A relic hunt by Jeff Warrender and Steve Sisk

Monday, May 15, 2017

Progressing steadily

We've had several tests of the system described in the previous couple of posts, and in principle things work well.  The three main ingredients that this new (version 12) system uses are:

- Encounters.  On your turn outside the temple, to get info about the temple you roll dice to move your marker up on a track, but must also roll 'bad' dice to move another marker on a 'whammy' track.  When you choose to stop rolling, you take whatever clues you're entitled to and whatever whammies you're obligated to take. 

- Linear temple.  The temple is now a row of cards, and your clue lookups really just consist of getting to look at those cards.  Each has a couple of pieces of information, the most important of which is the card's 'aspect' -- knowing this helps you to know what equipment card you need to acquire to give you more dice.

During temple exploration, you again roll dice to pass each card, and move your marker for each roll you take.  So, having more dice on a card is better because it boosts your likelihood of needing fewer rolls on the card.

At the end of each "stage" of the temple, we rearrange turn order based on how many rolls everyone took to clear that level.  Being in front when the temple ends is good, because it puts you in first position to face the Hubris Challenge!

- Hubris.  Some equipment cards let you take a hubris in exchange from some improved ability, and then the final challenge has you roll dice, with each success allowing you to eliminate one hubris.  And, you hope to purge all of your hubris before the timer runs out.    First person to do it wins.


We've tested this a couple of times and it seems like the game still takes too long.  It plays in about 2 hours, which feels like too long for the amount of stuff that you actually get to do and the significant role that luck plays in the game.  While some of this can be attributed to new/slow player effects, the turns don't seem to get faster.

A couple of simple-ish changes might help with this.

- Better dice.  Currently the 'success' die has three 'success' faces, and the 'whammy' die has two 'whammy' faces.  Even when you're rolling two or three of each die, it's not unusual to have a couple of rolls in a row that produce little or no progress, so it often takes six or seven rolls to reach an outcome on the encounter track.  For four players over seven or eight turns outside the temple, that's a lot of rolls in total, and maybe we just need to get the absolute number of rolls down.  Simply having more 'success' faces could accelerate things.  I also think we could change the meaning of the 'whammy' result.  It could be that there is a single 'enemy pawn', and when you get a 'whammy' result, it moves one space closer to your city.  If it reaches your city, [bad thing] happens, so there's some tension in the enemy getting closer and closer.  Details are TBD but this may be promising.

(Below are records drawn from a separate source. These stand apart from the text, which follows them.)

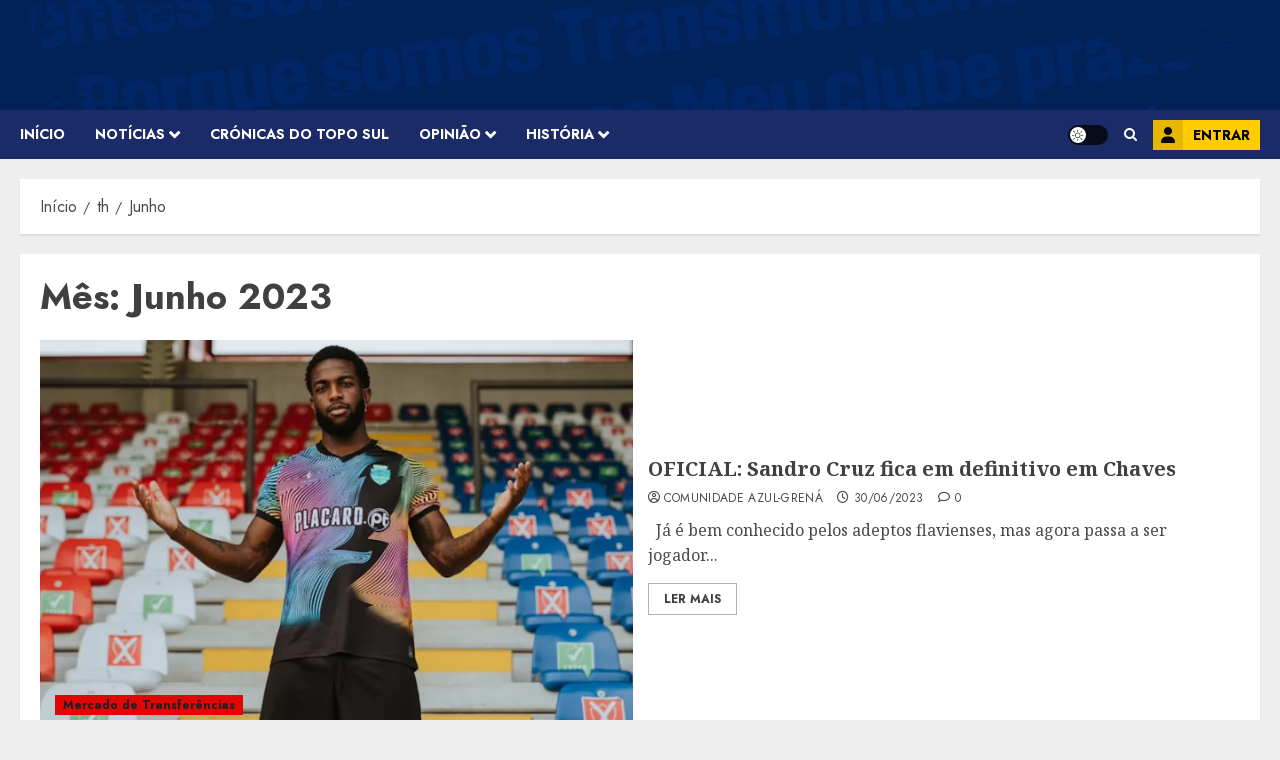

--- FILE ---
content_type: text/html; charset=utf-8
request_url: https://www.google.com/recaptcha/api2/aframe
body_size: 266
content:
<!DOCTYPE HTML><html><head><meta http-equiv="content-type" content="text/html; charset=UTF-8"></head><body><script nonce="lI9ws397uwrjjpnBsm6wKw">/** Anti-fraud and anti-abuse applications only. See google.com/recaptcha */ try{var clients={'sodar':'https://pagead2.googlesyndication.com/pagead/sodar?'};window.addEventListener("message",function(a){try{if(a.source===window.parent){var b=JSON.parse(a.data);var c=clients[b['id']];if(c){var d=document.createElement('img');d.src=c+b['params']+'&rc='+(localStorage.getItem("rc::a")?sessionStorage.getItem("rc::b"):"");window.document.body.appendChild(d);sessionStorage.setItem("rc::e",parseInt(sessionStorage.getItem("rc::e")||0)+1);localStorage.setItem("rc::h",'1768900032062');}}}catch(b){}});window.parent.postMessage("_grecaptcha_ready", "*");}catch(b){}</script></body></html>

- No dice in the temple.  I had been thinking that all three phases of the game (external, temple, hubris challenge) needed to have dice-based challenges so that the mechanics all felt like they hung together.  But I am starting to think that in the temple, we can get away with just a quick knowledge check style of resolution rather than a die resolution for each card.

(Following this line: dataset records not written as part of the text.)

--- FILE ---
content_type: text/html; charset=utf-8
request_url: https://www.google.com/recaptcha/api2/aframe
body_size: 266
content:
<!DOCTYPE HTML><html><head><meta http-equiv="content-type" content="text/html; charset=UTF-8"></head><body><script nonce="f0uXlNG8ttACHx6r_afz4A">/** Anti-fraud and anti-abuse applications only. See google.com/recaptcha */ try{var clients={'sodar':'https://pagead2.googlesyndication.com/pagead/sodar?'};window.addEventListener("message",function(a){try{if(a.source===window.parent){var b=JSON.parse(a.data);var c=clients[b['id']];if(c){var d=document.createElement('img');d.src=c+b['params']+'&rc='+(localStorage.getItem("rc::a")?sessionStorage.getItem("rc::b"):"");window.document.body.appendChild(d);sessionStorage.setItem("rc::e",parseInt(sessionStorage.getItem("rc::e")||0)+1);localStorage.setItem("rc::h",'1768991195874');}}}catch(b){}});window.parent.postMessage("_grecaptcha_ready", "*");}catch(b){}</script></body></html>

The problem is that in v12, having knowledge means you get the right gear which means you roll more dice which means your odds of passing the cards quickly are improved.  To make this work in a strict knowledge-check system, what might work is that each temple card has three 'paths', two of which contain a whammy (one is worse than the other), and the third contains a shortcut if you have the right equipment card.  At the start of the card everyone picks a path (A, B, or C), then reveal the card to see whether you picked the 'right' path.

So if you've seen the card you can try to get the right gear, but if you can't get it you at least know to pick the less bad whammy path.  Whereas if you happen to have the right gear but don't know the path that uses it won't help you that much.  You might still get lucky but over a few cards knowledge should win out.

- Time track.  What form do those 'whammies' take in the temple?  I think it's that you take hits on a 'time track'.  This makes thematic sense -- if you don't have the rope you can't take the shortest path to the canyon floor, and must go around, which costs you time.  Expand this to all aspects of the game, including the exploration phase -- traveling a greater distance takes more time, etc.  So in the end, the player who retrieves the artifact first is the one who is furthest back on the time track. 


- Hubris expanded.  In the previous version hubris was a bolt-on to the system, and it sort of felt that way.  Since the final challenge is all about purging hubris, it seems that getting hubris must be more front-and-center.  I think that this can be enhanced simply by having certain equipment cards, and certain encounters, and maybe certain theme cards, require that you take on hubris to access them.  Removing the sacred shield from its resting place to get info about the temple is a hubristic act, for example.  I think this puts time and hubris in tension with one another, and makes the value of information more subjective.  

There's a balance to be struck here.  On the one hand, the bad guys are always undone by their own hubris in the end, so clearly hubris needs to be key to being able to win.  On the other hand, the IJ movies are action/adventure stories, not Greek tragedy, so we want to be careful not to make the whole game about hubris.  I think the existence of the time track may help provide the right thematic balance.  Ultimately, you're trying to be first to get the artifact.  Using less hubris than another player may result in that player beating you to the finish line, but at the same time, if you use too much hubris in pursuit of the artifact, there's a reckoning in the end.